Extract every line starting at the line that contains "When examining" and ending with the final line of the data, inclusive; give only those lines, word for word.

Spatial reasoning dataset excerpts
|---|
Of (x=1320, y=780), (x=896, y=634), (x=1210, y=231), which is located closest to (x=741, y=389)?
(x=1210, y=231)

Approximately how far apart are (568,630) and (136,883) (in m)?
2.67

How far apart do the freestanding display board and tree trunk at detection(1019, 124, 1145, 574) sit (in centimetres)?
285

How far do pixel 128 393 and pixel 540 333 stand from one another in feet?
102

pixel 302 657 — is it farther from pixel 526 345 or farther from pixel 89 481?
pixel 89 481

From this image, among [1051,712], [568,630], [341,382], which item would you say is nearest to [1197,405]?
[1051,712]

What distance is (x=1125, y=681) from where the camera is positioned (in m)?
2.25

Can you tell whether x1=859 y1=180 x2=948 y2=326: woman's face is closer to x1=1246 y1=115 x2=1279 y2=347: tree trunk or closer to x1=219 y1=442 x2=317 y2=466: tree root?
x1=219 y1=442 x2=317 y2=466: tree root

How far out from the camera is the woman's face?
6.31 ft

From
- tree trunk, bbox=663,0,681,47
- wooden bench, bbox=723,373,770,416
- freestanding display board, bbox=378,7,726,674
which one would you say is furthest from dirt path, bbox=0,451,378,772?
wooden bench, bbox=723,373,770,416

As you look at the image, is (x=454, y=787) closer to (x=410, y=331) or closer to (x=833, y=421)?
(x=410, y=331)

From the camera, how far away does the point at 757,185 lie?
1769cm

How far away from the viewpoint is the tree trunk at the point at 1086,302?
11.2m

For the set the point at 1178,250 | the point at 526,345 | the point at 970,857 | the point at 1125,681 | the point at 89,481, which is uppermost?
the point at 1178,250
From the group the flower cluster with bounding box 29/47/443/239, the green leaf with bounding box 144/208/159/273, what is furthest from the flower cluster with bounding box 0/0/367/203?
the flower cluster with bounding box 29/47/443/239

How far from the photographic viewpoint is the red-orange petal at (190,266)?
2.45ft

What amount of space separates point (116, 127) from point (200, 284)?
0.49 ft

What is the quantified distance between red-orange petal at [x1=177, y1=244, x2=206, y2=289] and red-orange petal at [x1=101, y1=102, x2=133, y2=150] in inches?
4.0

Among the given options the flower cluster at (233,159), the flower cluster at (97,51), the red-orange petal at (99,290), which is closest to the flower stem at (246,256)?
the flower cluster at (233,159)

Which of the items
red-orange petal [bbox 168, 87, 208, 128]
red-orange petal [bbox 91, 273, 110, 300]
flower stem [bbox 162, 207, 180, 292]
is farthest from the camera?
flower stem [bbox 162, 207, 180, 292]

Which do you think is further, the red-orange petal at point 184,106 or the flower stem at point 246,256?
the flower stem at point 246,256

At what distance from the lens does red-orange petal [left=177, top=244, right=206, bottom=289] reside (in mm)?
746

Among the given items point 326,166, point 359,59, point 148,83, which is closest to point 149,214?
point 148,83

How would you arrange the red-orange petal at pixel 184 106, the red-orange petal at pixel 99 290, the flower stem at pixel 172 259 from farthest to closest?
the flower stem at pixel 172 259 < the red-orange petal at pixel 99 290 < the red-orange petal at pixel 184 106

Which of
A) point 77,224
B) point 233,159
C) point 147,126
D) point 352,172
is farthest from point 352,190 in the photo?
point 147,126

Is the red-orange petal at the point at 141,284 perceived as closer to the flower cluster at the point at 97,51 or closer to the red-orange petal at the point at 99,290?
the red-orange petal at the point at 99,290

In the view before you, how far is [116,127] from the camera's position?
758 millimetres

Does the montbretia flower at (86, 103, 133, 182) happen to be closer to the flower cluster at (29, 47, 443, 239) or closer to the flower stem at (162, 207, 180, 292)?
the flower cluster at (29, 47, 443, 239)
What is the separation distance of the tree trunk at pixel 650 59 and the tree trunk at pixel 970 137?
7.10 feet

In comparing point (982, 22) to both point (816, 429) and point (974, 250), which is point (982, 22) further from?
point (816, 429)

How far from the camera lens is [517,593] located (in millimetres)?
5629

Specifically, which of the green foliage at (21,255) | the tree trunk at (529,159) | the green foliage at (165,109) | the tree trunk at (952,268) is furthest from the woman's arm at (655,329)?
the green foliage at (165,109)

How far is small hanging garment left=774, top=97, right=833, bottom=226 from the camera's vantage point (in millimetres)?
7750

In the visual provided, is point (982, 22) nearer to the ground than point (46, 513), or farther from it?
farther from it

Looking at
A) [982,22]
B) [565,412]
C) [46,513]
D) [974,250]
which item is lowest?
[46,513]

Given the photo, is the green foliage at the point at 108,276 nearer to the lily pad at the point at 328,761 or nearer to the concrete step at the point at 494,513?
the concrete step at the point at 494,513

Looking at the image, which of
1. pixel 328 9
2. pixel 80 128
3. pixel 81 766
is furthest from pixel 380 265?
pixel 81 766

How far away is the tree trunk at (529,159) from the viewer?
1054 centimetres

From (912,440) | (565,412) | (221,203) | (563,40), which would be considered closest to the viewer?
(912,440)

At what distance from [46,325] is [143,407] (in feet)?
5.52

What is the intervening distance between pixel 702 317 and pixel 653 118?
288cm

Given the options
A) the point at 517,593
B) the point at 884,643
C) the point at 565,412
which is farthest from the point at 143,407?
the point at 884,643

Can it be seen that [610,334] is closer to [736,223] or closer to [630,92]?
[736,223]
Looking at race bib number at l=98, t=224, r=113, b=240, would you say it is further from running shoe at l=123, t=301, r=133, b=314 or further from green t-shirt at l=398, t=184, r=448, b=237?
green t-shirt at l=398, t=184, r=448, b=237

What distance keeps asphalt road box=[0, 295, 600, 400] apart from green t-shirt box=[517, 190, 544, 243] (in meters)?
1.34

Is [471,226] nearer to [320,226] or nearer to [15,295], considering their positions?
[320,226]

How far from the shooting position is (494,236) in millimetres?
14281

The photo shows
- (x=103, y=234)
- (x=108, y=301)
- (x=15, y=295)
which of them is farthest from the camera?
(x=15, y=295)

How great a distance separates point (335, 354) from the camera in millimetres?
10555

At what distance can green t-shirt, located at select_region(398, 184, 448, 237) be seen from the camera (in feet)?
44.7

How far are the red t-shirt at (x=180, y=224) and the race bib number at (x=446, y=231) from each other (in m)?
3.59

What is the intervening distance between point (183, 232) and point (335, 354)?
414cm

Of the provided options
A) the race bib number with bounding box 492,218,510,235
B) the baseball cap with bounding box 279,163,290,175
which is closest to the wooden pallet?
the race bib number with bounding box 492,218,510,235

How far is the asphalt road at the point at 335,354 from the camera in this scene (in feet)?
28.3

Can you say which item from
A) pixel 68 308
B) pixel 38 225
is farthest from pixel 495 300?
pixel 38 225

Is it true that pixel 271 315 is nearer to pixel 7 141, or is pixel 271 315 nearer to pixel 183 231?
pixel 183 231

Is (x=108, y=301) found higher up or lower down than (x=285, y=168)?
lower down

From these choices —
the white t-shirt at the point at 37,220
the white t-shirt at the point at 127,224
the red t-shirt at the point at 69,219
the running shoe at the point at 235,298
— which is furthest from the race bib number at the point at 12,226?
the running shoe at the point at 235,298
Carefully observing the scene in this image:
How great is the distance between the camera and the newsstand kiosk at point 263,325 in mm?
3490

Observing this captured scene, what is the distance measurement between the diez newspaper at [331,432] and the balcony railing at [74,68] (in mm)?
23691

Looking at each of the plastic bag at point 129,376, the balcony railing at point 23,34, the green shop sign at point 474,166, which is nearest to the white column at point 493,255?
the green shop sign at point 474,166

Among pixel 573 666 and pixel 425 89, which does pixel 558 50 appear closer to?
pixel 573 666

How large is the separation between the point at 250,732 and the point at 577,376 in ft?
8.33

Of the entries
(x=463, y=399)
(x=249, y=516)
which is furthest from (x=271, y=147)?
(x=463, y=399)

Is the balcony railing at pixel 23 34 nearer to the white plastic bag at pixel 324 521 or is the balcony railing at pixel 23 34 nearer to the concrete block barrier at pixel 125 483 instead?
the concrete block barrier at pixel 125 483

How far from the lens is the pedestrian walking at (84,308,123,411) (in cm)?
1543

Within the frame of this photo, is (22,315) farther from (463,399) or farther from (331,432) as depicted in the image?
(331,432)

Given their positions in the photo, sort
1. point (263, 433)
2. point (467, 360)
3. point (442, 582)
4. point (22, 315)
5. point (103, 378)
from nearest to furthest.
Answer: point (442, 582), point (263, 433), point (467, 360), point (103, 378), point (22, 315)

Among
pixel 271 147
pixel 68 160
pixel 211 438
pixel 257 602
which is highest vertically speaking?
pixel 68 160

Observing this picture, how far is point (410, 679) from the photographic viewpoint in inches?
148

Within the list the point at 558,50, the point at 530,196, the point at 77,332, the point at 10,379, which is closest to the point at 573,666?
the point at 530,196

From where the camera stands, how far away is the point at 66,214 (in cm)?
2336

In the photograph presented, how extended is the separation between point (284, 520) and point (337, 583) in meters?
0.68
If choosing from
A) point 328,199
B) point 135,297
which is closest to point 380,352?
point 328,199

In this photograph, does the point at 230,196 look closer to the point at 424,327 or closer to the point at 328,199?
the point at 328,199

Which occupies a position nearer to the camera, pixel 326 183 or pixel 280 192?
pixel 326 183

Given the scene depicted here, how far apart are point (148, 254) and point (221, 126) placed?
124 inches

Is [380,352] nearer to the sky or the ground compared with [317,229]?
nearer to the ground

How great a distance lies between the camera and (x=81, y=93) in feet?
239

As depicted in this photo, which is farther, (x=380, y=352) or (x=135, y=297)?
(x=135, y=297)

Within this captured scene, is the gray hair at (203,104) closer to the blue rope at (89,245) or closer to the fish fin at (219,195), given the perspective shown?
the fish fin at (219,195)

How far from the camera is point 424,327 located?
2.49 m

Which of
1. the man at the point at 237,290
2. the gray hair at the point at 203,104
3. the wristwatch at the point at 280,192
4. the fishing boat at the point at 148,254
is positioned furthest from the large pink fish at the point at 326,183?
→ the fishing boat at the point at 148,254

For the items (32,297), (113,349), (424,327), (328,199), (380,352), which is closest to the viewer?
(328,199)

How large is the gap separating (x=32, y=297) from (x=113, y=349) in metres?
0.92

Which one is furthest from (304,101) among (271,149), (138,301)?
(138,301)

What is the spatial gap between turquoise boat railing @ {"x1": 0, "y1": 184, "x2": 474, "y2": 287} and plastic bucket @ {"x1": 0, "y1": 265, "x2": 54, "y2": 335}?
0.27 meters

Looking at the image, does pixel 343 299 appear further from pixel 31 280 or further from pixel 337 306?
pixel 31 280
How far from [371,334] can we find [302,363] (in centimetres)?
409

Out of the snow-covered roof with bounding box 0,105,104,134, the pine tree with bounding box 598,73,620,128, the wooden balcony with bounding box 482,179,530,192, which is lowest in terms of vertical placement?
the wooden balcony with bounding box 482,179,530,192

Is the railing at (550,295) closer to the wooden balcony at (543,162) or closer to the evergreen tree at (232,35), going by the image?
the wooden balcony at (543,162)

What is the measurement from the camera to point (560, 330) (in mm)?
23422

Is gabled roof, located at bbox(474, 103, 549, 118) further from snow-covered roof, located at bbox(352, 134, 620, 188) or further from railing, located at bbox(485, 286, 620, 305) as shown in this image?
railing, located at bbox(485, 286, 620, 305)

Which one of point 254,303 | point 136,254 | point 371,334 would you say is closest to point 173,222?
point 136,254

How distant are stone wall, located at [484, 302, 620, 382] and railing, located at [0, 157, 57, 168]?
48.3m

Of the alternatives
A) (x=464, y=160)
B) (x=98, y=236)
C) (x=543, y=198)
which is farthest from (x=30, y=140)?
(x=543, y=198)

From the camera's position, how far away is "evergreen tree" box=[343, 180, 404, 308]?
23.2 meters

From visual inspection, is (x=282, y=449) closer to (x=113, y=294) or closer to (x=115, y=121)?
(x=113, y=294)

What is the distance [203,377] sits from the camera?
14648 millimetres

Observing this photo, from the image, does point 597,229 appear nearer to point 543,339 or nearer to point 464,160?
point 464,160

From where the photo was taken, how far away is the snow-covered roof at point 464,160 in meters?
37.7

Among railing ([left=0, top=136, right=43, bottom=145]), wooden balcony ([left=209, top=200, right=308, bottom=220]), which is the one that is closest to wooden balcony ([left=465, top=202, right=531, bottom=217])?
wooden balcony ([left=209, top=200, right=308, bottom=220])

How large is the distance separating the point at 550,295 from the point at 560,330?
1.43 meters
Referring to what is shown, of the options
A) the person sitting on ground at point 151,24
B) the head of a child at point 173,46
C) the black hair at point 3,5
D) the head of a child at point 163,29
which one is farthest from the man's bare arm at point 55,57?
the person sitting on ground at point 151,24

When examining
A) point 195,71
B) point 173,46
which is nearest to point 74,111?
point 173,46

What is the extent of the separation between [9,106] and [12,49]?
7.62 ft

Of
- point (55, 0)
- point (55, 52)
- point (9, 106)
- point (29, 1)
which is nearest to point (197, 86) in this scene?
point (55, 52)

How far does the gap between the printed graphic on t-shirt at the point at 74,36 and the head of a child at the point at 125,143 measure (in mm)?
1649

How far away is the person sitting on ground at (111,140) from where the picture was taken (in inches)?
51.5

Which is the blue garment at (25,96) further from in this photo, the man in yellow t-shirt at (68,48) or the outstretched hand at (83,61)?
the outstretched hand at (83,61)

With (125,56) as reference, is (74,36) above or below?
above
|---|
Answer to the task:
When examining
A) point 195,71
B) point 173,46
which is nearest to point 74,111?
point 173,46

What is the extent of the separation between [9,106] and [12,49]?
7.62 ft

Of
- point (55, 0)
- point (55, 52)
- point (9, 106)
- point (29, 1)
which is nearest to point (197, 86) in this scene?
point (55, 52)

How far does the gap between the printed graphic on t-shirt at the point at 74,36 and the head of a child at the point at 125,143 measure (in mm)?
1649

How far away is the person sitting on ground at (111,140) from where the picture was taken (in inches)?
51.5

Which is the blue garment at (25,96) further from in this photo, the man in yellow t-shirt at (68,48) or the outstretched hand at (83,61)?
the outstretched hand at (83,61)

With (125,56) as reference, is (74,36) above or below?
above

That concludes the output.